Lebih lanjut Misrad mengatakan, alasan pemerintah hanya memberikan santunan kepada warga penggarap yang memenuhi syarat karena tanah tersebut sudah bersertifikat sejak tahun 1981 atas nama Departemen Penerangan. Dan kemudian dialihkan sertifikat Kementerian Agama. Jadi, statusnya menjadi tanah/aset Pemerintah Republik Indonesia.

“Jadi, tidak mungkin kita memberikan uang ganti rugi terhadap tanah yang sudah Sertifikat. Itu sama saja kita membeli tanahnya sendiri. Nah itu sudah tidak mungkin secara hukum. Yang mungkin itu hanya bisa memberi uang santunan. Itupun ada beberapa syarat, di antaranya harus menguasai fisik 10 tahun minimal,” imbuhnya.

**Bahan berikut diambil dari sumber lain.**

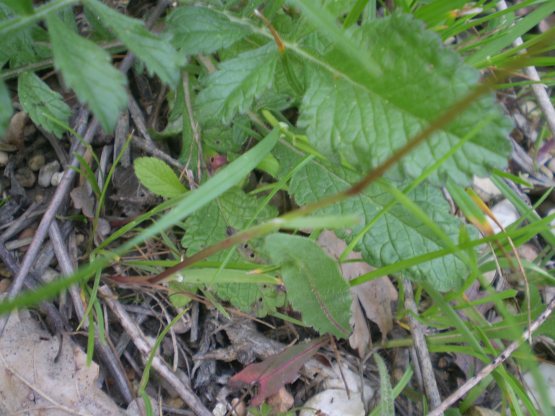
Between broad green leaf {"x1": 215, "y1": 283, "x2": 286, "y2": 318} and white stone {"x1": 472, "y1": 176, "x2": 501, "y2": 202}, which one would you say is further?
white stone {"x1": 472, "y1": 176, "x2": 501, "y2": 202}

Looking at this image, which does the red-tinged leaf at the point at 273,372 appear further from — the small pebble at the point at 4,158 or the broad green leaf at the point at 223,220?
the small pebble at the point at 4,158

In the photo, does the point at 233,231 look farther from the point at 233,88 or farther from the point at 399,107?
the point at 399,107

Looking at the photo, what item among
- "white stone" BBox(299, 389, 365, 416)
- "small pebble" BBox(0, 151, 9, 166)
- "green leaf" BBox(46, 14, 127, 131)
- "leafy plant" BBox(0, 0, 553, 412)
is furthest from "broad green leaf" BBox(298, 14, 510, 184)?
"small pebble" BBox(0, 151, 9, 166)

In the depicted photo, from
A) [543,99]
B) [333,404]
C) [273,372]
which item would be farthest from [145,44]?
[543,99]

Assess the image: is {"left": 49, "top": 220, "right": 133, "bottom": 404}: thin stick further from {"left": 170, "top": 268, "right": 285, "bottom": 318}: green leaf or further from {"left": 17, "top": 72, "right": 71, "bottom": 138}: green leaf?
{"left": 17, "top": 72, "right": 71, "bottom": 138}: green leaf

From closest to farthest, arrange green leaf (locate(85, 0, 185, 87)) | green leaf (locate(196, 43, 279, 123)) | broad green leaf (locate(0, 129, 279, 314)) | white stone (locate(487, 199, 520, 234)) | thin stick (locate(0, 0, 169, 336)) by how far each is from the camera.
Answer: broad green leaf (locate(0, 129, 279, 314)) → green leaf (locate(85, 0, 185, 87)) → green leaf (locate(196, 43, 279, 123)) → thin stick (locate(0, 0, 169, 336)) → white stone (locate(487, 199, 520, 234))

BACA JUGA:  Sistem Pemerintahan Berbasis Elektronik dan Digitalisasi Jadi Fokus Musrenbang Kota Depok

 

“Nah mereka nempatin ini 1965, bagaimana bisa mendapatkan itu. Dan di objek tanah itu, yang mereka klaim-klaim itu sudah ada penggarap lain yang sebagian sudah mendapat uang kerohiman, dan sebagian lain sedang proses untuk mendapatkan uang kerohiman. Jadi, secara hukum tidak memungkinkan mereka mendapatkan uang ganti rugi,” sambungnya.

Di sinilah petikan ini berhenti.